* LIST OF TASKS
1) According to the abstract on producing nano-fibrillated cellulose and ethanol from wood fibers, why did the cellulase fractionation process make mechanical homogenization easier? Answer in one to three sentences.
2) Do these statements agree with the abstract on producing nano-fibrillated cellulose and ethanol from wood fibers? For each, answer yes or no and quote the deciding words.
(a) The recalcitrant cellulose left after fractionation was easily hydrolyzed to sugars.
(b) The hydrolyzed sugars were fermented to ethanol with 92% efficiency.
(c) The NFC films had a modulus about 10 times higher than film made from fibers that had not been nano-fibrillated.

* DOCUMENT EXTRACT

Integrated production of nano-fibrillated cellulose and cellulosic biofuel (ethanol) by enzymatic fractionation of wood fibers

Abstract

This study demonstrates the feasibility of integrating the production of nano-fibrillated cellulose (NFC), a potentially highly valuable biomaterial, with sugar/biofuel (ethanol) from wood fibers. Commercial cellulase enzymes were used to fractionate the less recalcitrant amorphous cellulose from a bleached Kraft eucalyptus pulp, resulting in a highly crystalline and recalcitrant cellulose (RC). The RC is difficult to hydrolyze to sugars but very suitable for producing biobased nanomaterials through mechanical homogenization. A range of fractionation yields of RC from 10–70% can be achieved by varying fractionation duration and enzyme dosage. The crystallinity of the RC was found to be as much as 24% higher than that of the original bleached pulp. The cellulase fractionation process facilitated mechanical homogenization by significantly reducing the degree of polymerization (DP) to about 400 and the length of the fibers to about 200 μm. The hydrolyzed sugars were found to be easily converted to ethanol through yeast fermentation with excellent efficiency of 92%. Films made from nano-fibrillated cellulose were found to be optically transparent, with opacity as low as 12%. The NFC films were mechanically strong and stiff, with tensile strengths and moduli approximately 10 and 6 times higher than film made from fibers that had not been nano-fibrillated.

* GIVEN DATA
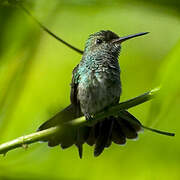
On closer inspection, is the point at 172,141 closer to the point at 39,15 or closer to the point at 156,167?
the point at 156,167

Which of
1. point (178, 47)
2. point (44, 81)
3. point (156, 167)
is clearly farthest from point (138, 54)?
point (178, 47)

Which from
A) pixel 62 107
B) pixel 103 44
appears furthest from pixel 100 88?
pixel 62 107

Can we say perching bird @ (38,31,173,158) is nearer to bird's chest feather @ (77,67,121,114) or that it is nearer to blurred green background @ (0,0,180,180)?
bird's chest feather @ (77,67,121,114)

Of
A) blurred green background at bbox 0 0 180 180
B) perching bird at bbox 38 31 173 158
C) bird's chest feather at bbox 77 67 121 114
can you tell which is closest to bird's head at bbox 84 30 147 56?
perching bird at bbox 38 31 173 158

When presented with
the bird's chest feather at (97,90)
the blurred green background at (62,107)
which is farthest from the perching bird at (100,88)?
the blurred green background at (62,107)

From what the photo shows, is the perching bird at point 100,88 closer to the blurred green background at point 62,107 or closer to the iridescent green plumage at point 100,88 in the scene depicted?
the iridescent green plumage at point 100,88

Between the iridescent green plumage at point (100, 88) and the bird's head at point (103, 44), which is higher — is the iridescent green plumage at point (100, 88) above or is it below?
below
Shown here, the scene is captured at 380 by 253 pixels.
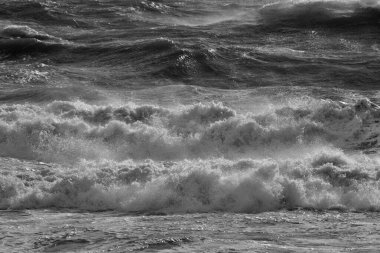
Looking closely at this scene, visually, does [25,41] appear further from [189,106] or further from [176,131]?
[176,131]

---

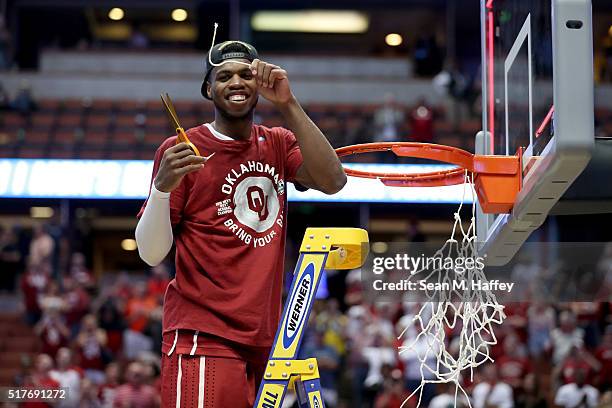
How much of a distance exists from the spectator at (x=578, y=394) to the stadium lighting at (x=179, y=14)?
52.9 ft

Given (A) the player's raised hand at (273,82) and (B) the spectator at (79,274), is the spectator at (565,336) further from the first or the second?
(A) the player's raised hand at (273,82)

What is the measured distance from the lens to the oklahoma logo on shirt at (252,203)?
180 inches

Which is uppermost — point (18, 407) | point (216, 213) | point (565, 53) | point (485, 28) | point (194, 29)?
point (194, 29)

* * *

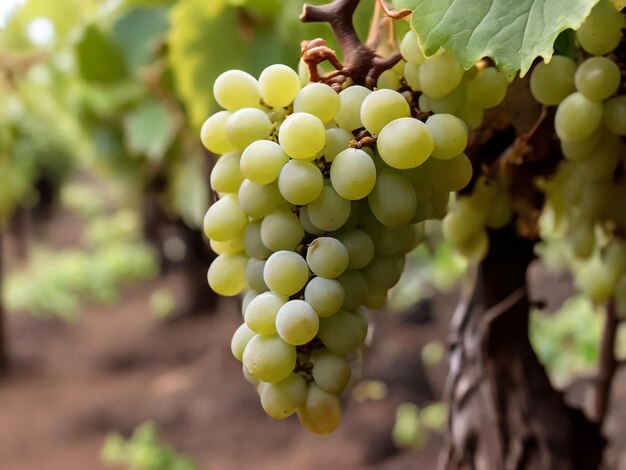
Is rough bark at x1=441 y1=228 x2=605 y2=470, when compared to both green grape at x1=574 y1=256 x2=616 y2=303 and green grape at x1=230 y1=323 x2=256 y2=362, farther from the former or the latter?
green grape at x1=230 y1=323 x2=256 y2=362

* SOLUTIONS TO THE PROBLEMS
1) The cellulase fractionation process made mechanical homogenization easier because it significantly reduced the degree of polymerization (DP) to about 400. It also cut the fiber length to about 200 μm.

2)
(a) No: "The RC is difficult to hydrolyze to sugars"
(b) Yes: "converted to ethanol through yeast fermentation with excellent efficiency of 92%"
(c) No: "tensile strengths and moduli approximately 10 and 6 times higher than film made from fibers that had not been nano-fibrillated"